Entre mélange des genres et convergence des luttes, l’étendard anglais à la croix de Saint-George y a côtoyé le Saltire écossais, quelques dragons gallois, le drapeau israélien, le visage de Jésus, celui de Charlie Kirk, des images de bouledogues et les emblèmes des croisés. Sur les affiches, des appels à «arrêter les bateaux» ou à «renvoyer [les immigrants] chez eux», et dans les airs, le slogan «Keir Starmer est un branleur» façon 7 Nation Army.
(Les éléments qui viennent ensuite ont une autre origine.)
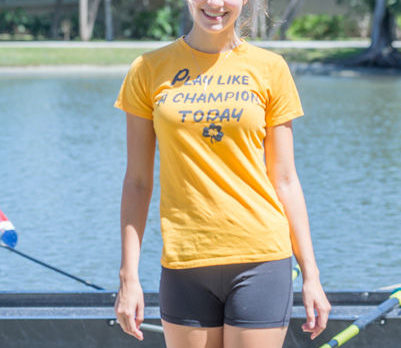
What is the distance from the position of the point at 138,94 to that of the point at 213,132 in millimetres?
255

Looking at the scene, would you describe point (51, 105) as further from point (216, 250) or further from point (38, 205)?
point (216, 250)

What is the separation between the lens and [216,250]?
7.77 feet

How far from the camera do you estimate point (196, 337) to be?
7.86 ft

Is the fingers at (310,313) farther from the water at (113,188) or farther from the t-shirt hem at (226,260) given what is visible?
the water at (113,188)

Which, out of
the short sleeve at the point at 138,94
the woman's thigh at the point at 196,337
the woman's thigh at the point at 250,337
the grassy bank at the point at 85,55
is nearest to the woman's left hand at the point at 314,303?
the woman's thigh at the point at 250,337

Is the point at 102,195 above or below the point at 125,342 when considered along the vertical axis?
below

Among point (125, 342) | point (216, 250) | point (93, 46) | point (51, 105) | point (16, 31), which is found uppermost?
point (216, 250)

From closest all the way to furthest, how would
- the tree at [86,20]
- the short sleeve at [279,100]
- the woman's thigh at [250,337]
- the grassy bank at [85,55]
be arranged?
the woman's thigh at [250,337] < the short sleeve at [279,100] < the grassy bank at [85,55] < the tree at [86,20]

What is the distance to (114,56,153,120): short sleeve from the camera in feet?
8.11

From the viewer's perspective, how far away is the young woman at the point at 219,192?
7.78 feet

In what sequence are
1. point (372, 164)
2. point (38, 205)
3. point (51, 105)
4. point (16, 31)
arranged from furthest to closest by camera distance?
point (16, 31) → point (51, 105) → point (372, 164) → point (38, 205)

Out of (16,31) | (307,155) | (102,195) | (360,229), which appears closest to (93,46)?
(16,31)

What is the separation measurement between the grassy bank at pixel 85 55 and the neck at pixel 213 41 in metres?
27.7

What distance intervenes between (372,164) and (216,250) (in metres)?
11.2
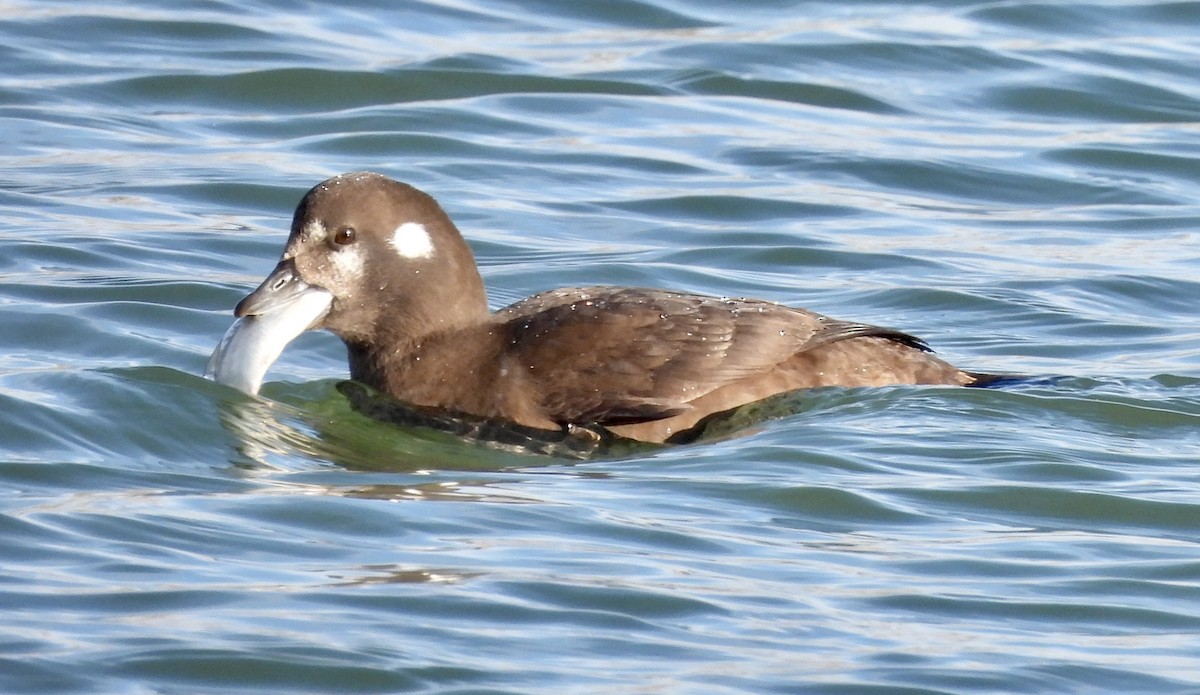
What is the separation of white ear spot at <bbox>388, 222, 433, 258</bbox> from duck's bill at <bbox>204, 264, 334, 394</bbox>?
1.16 ft

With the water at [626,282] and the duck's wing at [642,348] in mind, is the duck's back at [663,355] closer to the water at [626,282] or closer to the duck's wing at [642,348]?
the duck's wing at [642,348]

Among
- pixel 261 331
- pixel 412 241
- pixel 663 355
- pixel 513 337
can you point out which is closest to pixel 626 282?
pixel 412 241

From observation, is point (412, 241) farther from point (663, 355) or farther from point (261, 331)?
point (663, 355)

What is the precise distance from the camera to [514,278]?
9.99m

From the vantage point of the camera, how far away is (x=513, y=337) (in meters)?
7.36

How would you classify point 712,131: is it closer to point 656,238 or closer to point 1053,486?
point 656,238

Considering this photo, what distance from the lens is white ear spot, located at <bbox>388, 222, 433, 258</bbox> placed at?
7.53 meters

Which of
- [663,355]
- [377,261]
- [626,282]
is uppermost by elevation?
[377,261]

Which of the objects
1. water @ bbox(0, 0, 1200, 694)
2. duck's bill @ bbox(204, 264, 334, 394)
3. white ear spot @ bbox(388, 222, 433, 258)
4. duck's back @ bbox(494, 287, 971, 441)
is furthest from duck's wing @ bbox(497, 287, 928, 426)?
duck's bill @ bbox(204, 264, 334, 394)

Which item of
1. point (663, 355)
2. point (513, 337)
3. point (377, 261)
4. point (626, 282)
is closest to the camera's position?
point (663, 355)

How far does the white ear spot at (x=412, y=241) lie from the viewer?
753 cm

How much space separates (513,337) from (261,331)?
0.87 metres

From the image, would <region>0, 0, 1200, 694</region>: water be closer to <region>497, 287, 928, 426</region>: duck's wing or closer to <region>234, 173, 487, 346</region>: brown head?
<region>497, 287, 928, 426</region>: duck's wing

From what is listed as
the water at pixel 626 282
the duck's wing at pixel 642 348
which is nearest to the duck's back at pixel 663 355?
the duck's wing at pixel 642 348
Les femmes sont rares, souvent blondes, et la plupart d’entre elles portent un haut rose – ces «Pink Ladies» sont apparues au fil des manifestations anti-immigration de l’été, pour protester contre l’installation d’hommes demandeurs d’asile dans les hôtels de leurs villes.
Zemmour, Messerschmidt, Musk
Car plus que de liberté d’expression, c’est d’immigration qu’il s’agit. «
On a atteint le point de non-retour, affirme un retraité venu exprès de Toronto. Si le gouvernement n’écoute pas ce mouvement, dès maintenant, on ne répondra plus de rien ! Je n’ai pas envie de parler de guerre civile, mais bon…» Ailleurs, un maçon s’énerve croyant savoir que «n’importe lequel de ceux qui arrivent en bateau a droit à une chambre d’hôtel et à un buffet !»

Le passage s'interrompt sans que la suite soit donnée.